Arif menyebutkan, salah satu pelanggaran yang tidak memungkinkan UU Omnibus Law Cipta Kerja dapat disahkan adalah putusan MK yang menyatakan bahwa UU Omnibus Law Cipta Kerja tersebut melanggar asas yang tercantum dalam UU PPP. Pelanggaran asas tersebut adalah tidak secara memadai dilibatkannya berbagai pemangku kepentingan termasuk SP/SB sebagai representasi pekerja/buruh dalam proses pembentukannya.  Selain itu

"Secara gambling UU Omnibus Law Cipta Kerja ini melanggar Pasal 5 huruf (g) UU No. 12 Tahun 2011 tentang Pembentukan Peraturan Perundang-undangan yaitu mengabaikan asas keterbukaan mulai dari perencanaan, penyusunan, pembahasan, pengesahan atau penetapan. Sehingga sebagai pihak terdampak langsung dalam hal ini pekerja/buruh tidak dapat memberikan masukan baik dalam tahap perencanaan dan penyusunan draft/naskah maupun saat pembahasan di DPR," ujarnya.

Di samping itu, masih kata Arif, UU Omnibus Law Cipta Kerja juga telah mengabaikan UU 13/2003 tentang Ketenagakerjaan karena mulai dari perencanaan dan penyusunannya tidak melibatkan Lembaga Kerja Sama (LKS) Tripartit. "Ini artinya tidak terjadi proses komunikasi, konsultasi, musyawarah secara tuntas sebagaimana diatur dalam pasal 1 ayat (19) UU 13/2003 tentang Ketenagakerjaan," terangnya.

Demikian juga halnya UU Omnibus Law Cipta Kerja telah mengabaikan UU 21/2000 tentang Serikat Pekerja/Serikat Buruh sebagaimana diatur dalam pasal 4 ayat (1) & (2), pasal 25 ayat (1) & (2), pasal 27, yang pada dasarnya SP/SB berfungsi memperjuangkan kepentingan anggotanya agar sejahtera dan berperan dalam mewakili pekerja/buruh dalam LKS Tripartit.

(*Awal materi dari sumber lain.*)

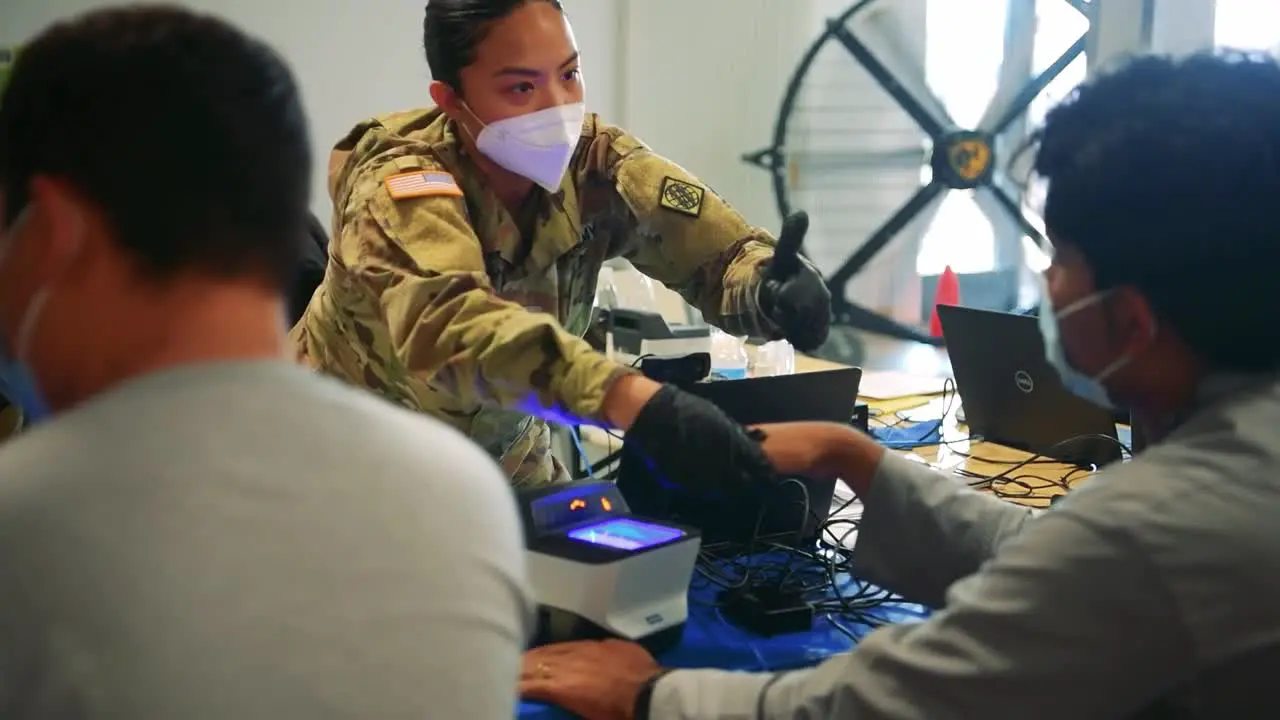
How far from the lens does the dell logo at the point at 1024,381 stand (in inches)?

"Faktanya SP/SB tidak dilibatkan dalam perencanaan penyusunan draft/naskah RUU Cipta Kerja padahal ini menyangkut nasib lebih dari 56 juta pekerja formal beserta keluarganya yang artinya juga pasti mempengaruhi kesejahteraan rakyat secara umum," tegas Arie.

Berangkat dari hal ini, Aliansi Aksi Sejuta Buruh menuntut pemerintah untuk turunkan harga BBM, mencabut UU Omnibuslaw Cipta Kerja, batalkan RUU KUHP. "Bila tuntutan ini tidak dikabulkan maka kami meminta Bapak Joko Widodo mundur sebagai Presiden Republik Indonesia," pungkasnya.